Geheime Verhandlungen mit der RAF

Dabei sah er die RAF nicht durch eine rosarote Brille. Er hatte in den 70er-Jahren zum gefährdeten Personenkreis gehört und den „deutschen Herbst“ an vorderster Front miterlebt. In den 80ern war er es, der während der Hungerstreiks mit der inhaftierten Brigitte Mohnhaupt und weiteren Mitgliedern der zweiten und dritten Terroristen-Generation verhandelte. Ihre Ideologie, ihr Fanatismus waren ihm fremd. „Aber es konnte doch so nicht weitergehen. Man mußte doch etwas Neues versuchen. Und ich habe absichtlich den Begriff ,Versöhnung‘ gewählt.“

Er hatte sich die Fähigkeit zum Entsetzen bewahrt. „Was ich in Ruanda gesehen habe, das können Sie sich gar nicht vorstellen“, sagte er einmal. Dabei war er sich auch seiner eigenen blinden Flecke bewusst. Nachdem er den Film „Der Staat gegen Fritz Bauer“ gesehen hatte, der ihn beeindruckte und verstörte, habe er mit Genscher telefoniert, sagte er mir, und sie hätten darüber gesprochen, dass sie ja all die ehemaligen Nationalsozialisten in der Justiz der 60er-Jahre gekannt hätten – gekannt, doch nie infrage gestellt: „Ich hab’s damals wohl nicht wissen wollen.“ 

Klaus Kinkel war ein Buchliebhaber

Mit dem Ende seiner politischen Laufbahn hörte sein Interesse am Weltgeschehen nicht auf, im Gegenteil, aber er verzichtete darauf, über die Medien die Tagespolitik zu kommentieren. Wer aus dem Amt war, so sein professionelles Verständnis, sollte den Nachfolgern keine ungebetenen Ratschläge erteilen, zumindest nicht in der Öffentlichkeit. Wenn er privat kommentierte, dann teilweise durchaus heftig, aber eben: privat.

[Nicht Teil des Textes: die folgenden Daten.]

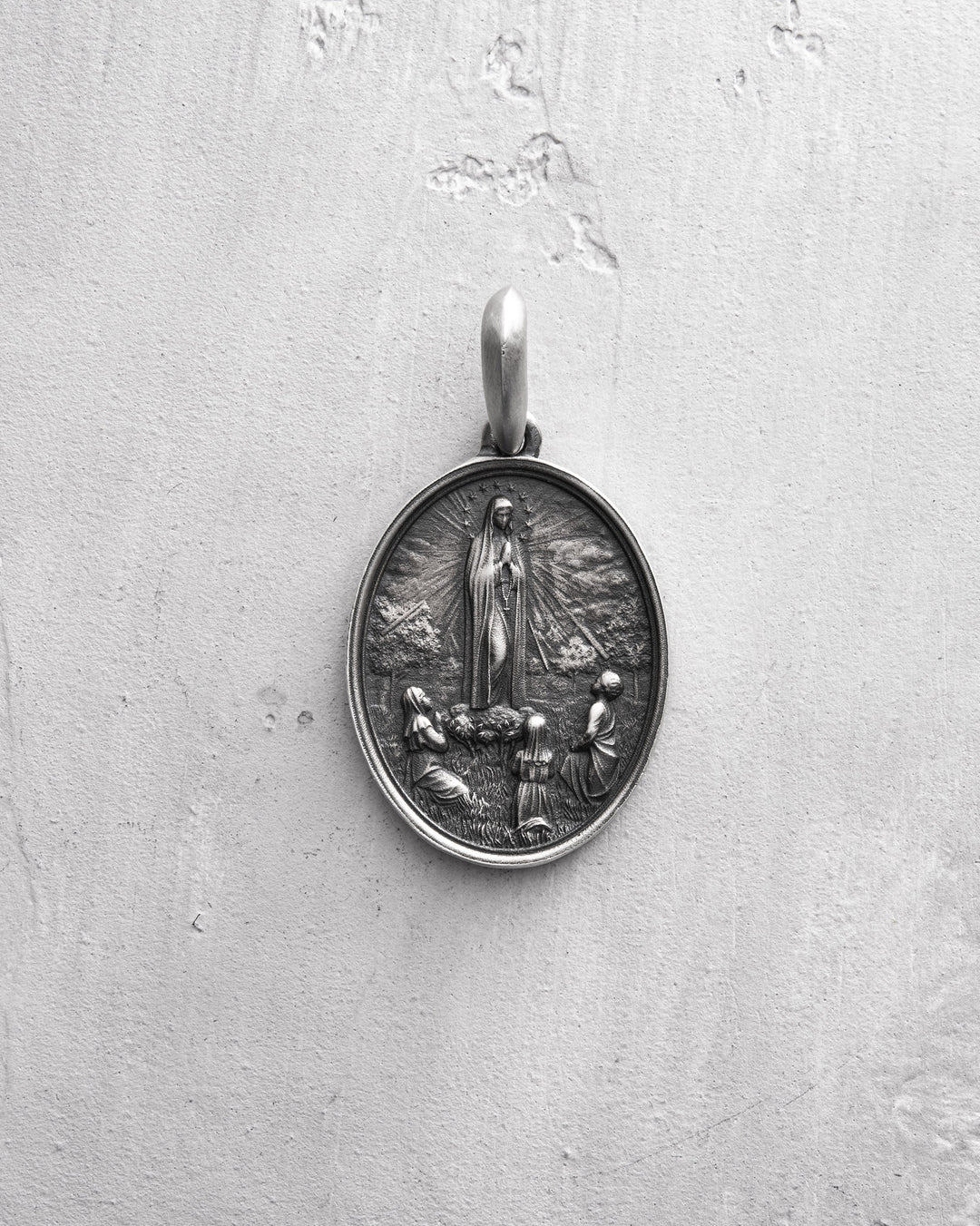 034f003f091baaa6203ad9689a8cc65b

Er liebte Bücher. Als ich zum ersten Mal bei ihm zu Besuch war, sprangen mir sofort die übervollen Regale seiner sich durch das ganze Haus ziehenden Bibliothek ins Auge, die nichts Steriles, Dekoratives hatten; nein, die Bücher, die dort standen, waren gelesen und teilweise abgegriffen. Gleichzeitig hatte er eine fürchterliche Schrift; bei seinen Weihnachtskarten war immer meine gesamte Familie damit beschäftigt zu versuchen, sie zu entziffern. (Andere Politiker lassen ihre Sekretärinnen solche Nachrichten schreiben; für Klaus Kinkel kam nur das Persönliche infrage.)

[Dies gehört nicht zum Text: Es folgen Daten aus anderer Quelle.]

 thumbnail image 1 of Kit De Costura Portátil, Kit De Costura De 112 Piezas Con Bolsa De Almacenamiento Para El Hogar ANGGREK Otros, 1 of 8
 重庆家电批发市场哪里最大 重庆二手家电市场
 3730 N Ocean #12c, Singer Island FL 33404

Henry Kissinger: „Wen haben Sie mir denn da geschickt?“

Seiner Bücherliebe habe ich es wohl auch zu verdanken, dass wir uns Mitte der 90er-Jahre kennenlernten, doch es war seine Freundlichkeit und Hilfsbereitschaft, die aus dieser Bekanntschaft eine Freundschaft machte, nachdem ich ihn zuerst bei meinem Roman „Götterdämmerung“ um Hilfe bei der Recherche gebeten hatte. Später, bei „Schlaf der Vernunft“, wurde er sogar zu einer der wichtigsten Quellen und zum Unterstützer, und das, obwohl ihn Henry Kissinger seinerzeit nach dem Gespräch für „Götterdämmerung“ grollend gefragt hatte: „Wen haben Sie mir denn da geschickt?“

Die Zeit schien sich lange von ihm fernzuhalten – er fuhr gerne Ski, spielte Tennis, wirkte mit 80 noch wie allerhöchstens 70, und wenn er mit Jago spazieren ging, dann wäre den beiden manch Jüngerer nur hinterhergekeucht. Aber von all den Mächtigen, denen er im Lauf seines Lebens begegnet ist, ist sie die einzige, die sich nicht auf ihn einließ. Nun hat sie ihn doch noch eingeholt. Ich werde ihn sehr vermissen.